The atmosphere doesn’t discern between carbon emitted from forests and carbon from fossil fuels — but Canada does, writes @jen_skene. #ForestCarbon #NaturalClimateSolutions #PrimaryForests
There is one key difference between the logging and the fossil fuel sectors: while fossil fuels can’t coexist with a climate-safe future, the logging industry can. Canada’s unprecedented commitments on natural climate solutions position it to become a global leader on forest protection and to help align its logging sector with growing calls internationally for climate-friendlier practices.

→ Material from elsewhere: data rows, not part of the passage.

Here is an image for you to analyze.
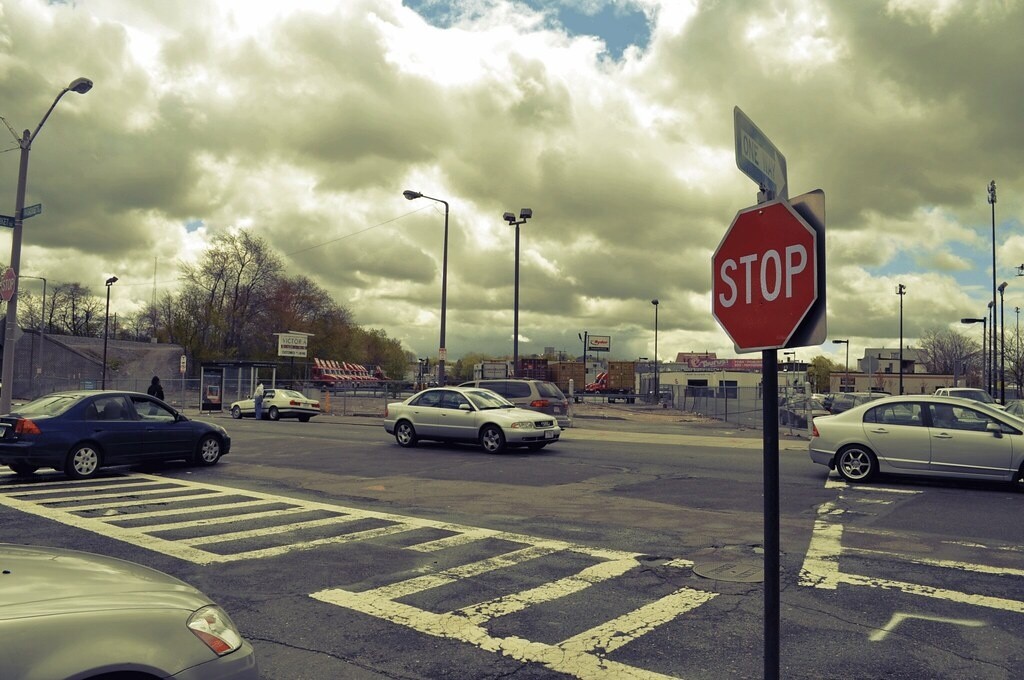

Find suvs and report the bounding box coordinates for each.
[452,378,571,429]
[824,392,838,409]
[933,387,1007,422]
[830,392,919,425]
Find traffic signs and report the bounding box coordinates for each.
[733,105,791,200]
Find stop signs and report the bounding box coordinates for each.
[0,268,16,301]
[710,197,818,352]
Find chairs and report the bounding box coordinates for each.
[104,399,123,420]
[917,406,948,427]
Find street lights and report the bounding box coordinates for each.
[403,189,450,391]
[503,207,533,375]
[651,298,659,394]
[784,351,796,384]
[0,77,95,412]
[960,282,1008,408]
[100,276,118,390]
[831,339,850,391]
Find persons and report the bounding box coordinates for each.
[147,376,165,415]
[254,380,264,420]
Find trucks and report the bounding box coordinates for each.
[310,357,391,391]
[470,357,635,395]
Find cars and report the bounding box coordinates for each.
[228,388,321,423]
[1003,403,1024,432]
[0,389,231,478]
[811,394,828,403]
[383,387,561,455]
[808,395,1024,483]
[780,398,831,427]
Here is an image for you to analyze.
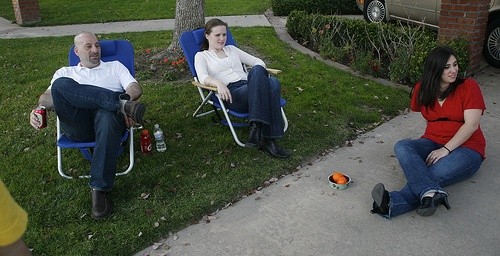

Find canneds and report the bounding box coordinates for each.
[35,105,47,129]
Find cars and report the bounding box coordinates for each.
[352,0,500,70]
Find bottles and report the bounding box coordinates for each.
[139,130,152,152]
[153,124,167,152]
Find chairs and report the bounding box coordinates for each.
[54,39,133,179]
[179,28,289,146]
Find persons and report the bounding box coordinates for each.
[193,19,291,159]
[30,32,143,220]
[0,176,34,256]
[369,46,487,220]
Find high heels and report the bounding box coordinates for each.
[418,191,451,216]
[370,183,389,215]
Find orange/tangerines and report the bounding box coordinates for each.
[332,172,347,185]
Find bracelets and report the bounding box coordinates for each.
[443,145,451,153]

Instead, these new NDCs mire the logging sector in outmoded, dangerous frameworks and threaten to undermine Canada’s credibility internationally. Writeoffs, creative accounting, and exemptions may obscure the central role of forests, just like decarbonization, in the global climate fight. But special treatment for the logging sector doesn’t extend to the lived reality of the climate crisis. In allowing the logging sector to play by its own rules, we all lose.
Jennifer Skene is the natural climate solutions policy manager with the Natural Resources Defense Council’s Canada team.